“You own everything that happened to you.
Tell your stories. If people wanted you to write warmly about them, they should have behaved better.”
(Anne Lamott, Bird by Bird: Some Instructions on Writing and Life)
This is perhaps my most favorite quote on writing the truth. Anne Lamott cuts right through the bologna and sits on the front porch with us. She calls us to write deeply and honestly and fully no matter what or where our stories have taken us. “You own everything that happened to you.” I think that is what Writing Deep is all about… finding a way to write your story anyways.
One of the great impediments to my writing has been worrying what other people think of what I write.
Both the people who have been a part of that story (the antagonists, the sidekicks, the active participants, and the characters on the fringe) and those who have had nothing to do with it… I worried about what they would feel as they learned more about me.
Because for all the ways I have tried to share my heart – there are still a whole bunch of folks who only see in me what they want to see.
For a few years I was looking for my story to receive permission – like I needed permission to tell it.
Like I wasn’t a real writer until someone – approved.
Like I couldn’t do this until someone said it was OK.
What I found in the meantime is that there is always going to be someone angry or hurt or in denial when you write your real – your truth. There will always be someone watching your life, someone reading your words who does not like you very much.
For all the people who love you and love what you have to say about yourself – there will always be a few who hate your truth.
Not everyone is going to love you. Not everyone is going to love what you have to say about where you have wandered.
And somehow whether you write words, speak words, or simply live them – you have to find a way to be OK with NOT being liked.
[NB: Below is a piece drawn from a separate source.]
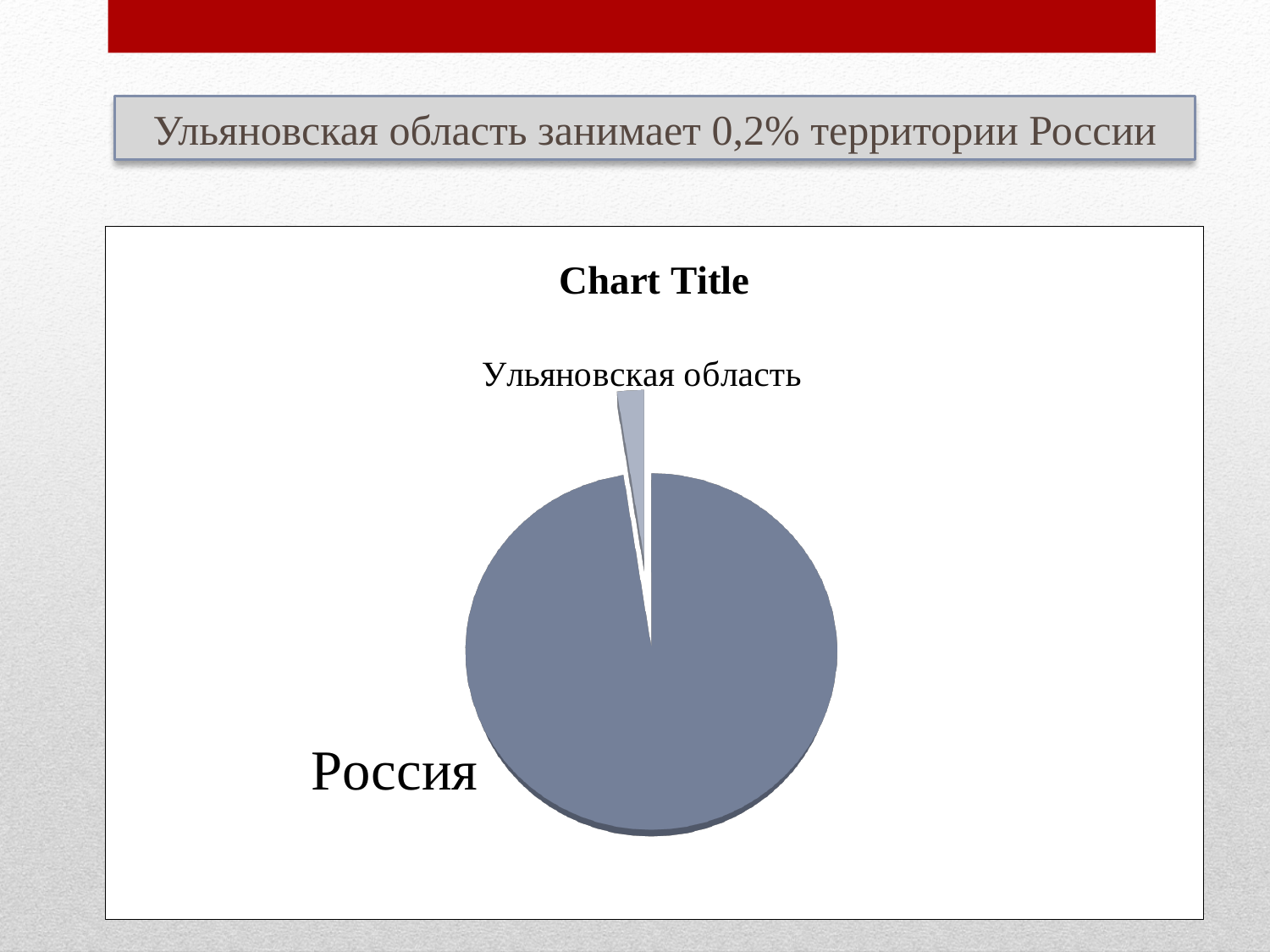
What kind of chart is shown on the slide? pie chart Which slice is larger, Россия or Ульяновская область? Россия Which slice of the pie chart is the largest? Россия What is the title printed above the pie chart? Chart Title Which slice is pulled out (separated) from the rest of the pie? Ульяновская область Which slice of the pie chart is the smallest? Ульяновская область How many slices does the pie chart have? 2 Does the Ульяновская область slice take up more or less than half of the pie? less Does the Россия slice take up more or less than half of the pie? more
You have to learn how to be OK when other people do not approve.
Write Your Story Anyways
I started blogging after I lost community and friendship and what I thought was my forever place. Up until that point I had never let anyone read what I wrote. I spent most of my teens and twenties hiding those words and my truth. I didn’t speak up very often. My words were tucked away in journal pages and rarely saw the light of day. There are reasons why – reasons that seem silly and sad. Sad because of how things in our youth can try to define our forevers and always.
- I am glad that I picked up a pen again and anyways.
- I am grateful for the fractured places that forced me into silence, solitude, and the path.
- I am grateful that in trying to make my writing space a beautiful place – I found how much I love the camera.
After my world twisted ugly I was trying to make sense of what had happened. I was trying to silence the voices that had been shouting for too long in favor of finding my own voice and my own eyes – again, finally. Almost seven years later – and some 1,400 blog posts written – most of which I have hidden away in a vault with the old wine – I have learned a lot about myself.
I have learned why I need writing because written words are like prayer to me.
Writing and photography are holy places in my life.
Places where I am found barefoot and bowing low. Places where I am not afraid of a little messy and a little dirt and a little bloody scrape on the elbows or knees.
*Free Facebook Cover Photo of the above image can be found here (just right click and save on the image)
This is Holy Ground
When I am not routinely writing words on pages or screens I find myself disjointed and chaotic. My soul feels off center like there is a shifting deep inside.
When I am not often taking up my well-worn, well-loved camera to capture what I see I find my life tilted and blurry. I can’t see straight.
The camera helps me to see. The pen helps me to breathe.
I am easily torn and easily flooded and easily lost – when there is no pen or camera in my hands.
I have to find a way for this every day – or every other day.
I may not ever finish that book I’ve been writing. I might not get it done.
And this little website – no one may read and the cash to fund it may run dry, but I think I would find a way to write anyways.
Writing is prayer. Photography is Holy Ground. It is how I speak to the Divine and how the Divine speaks to me.
And I have no intention of walking away.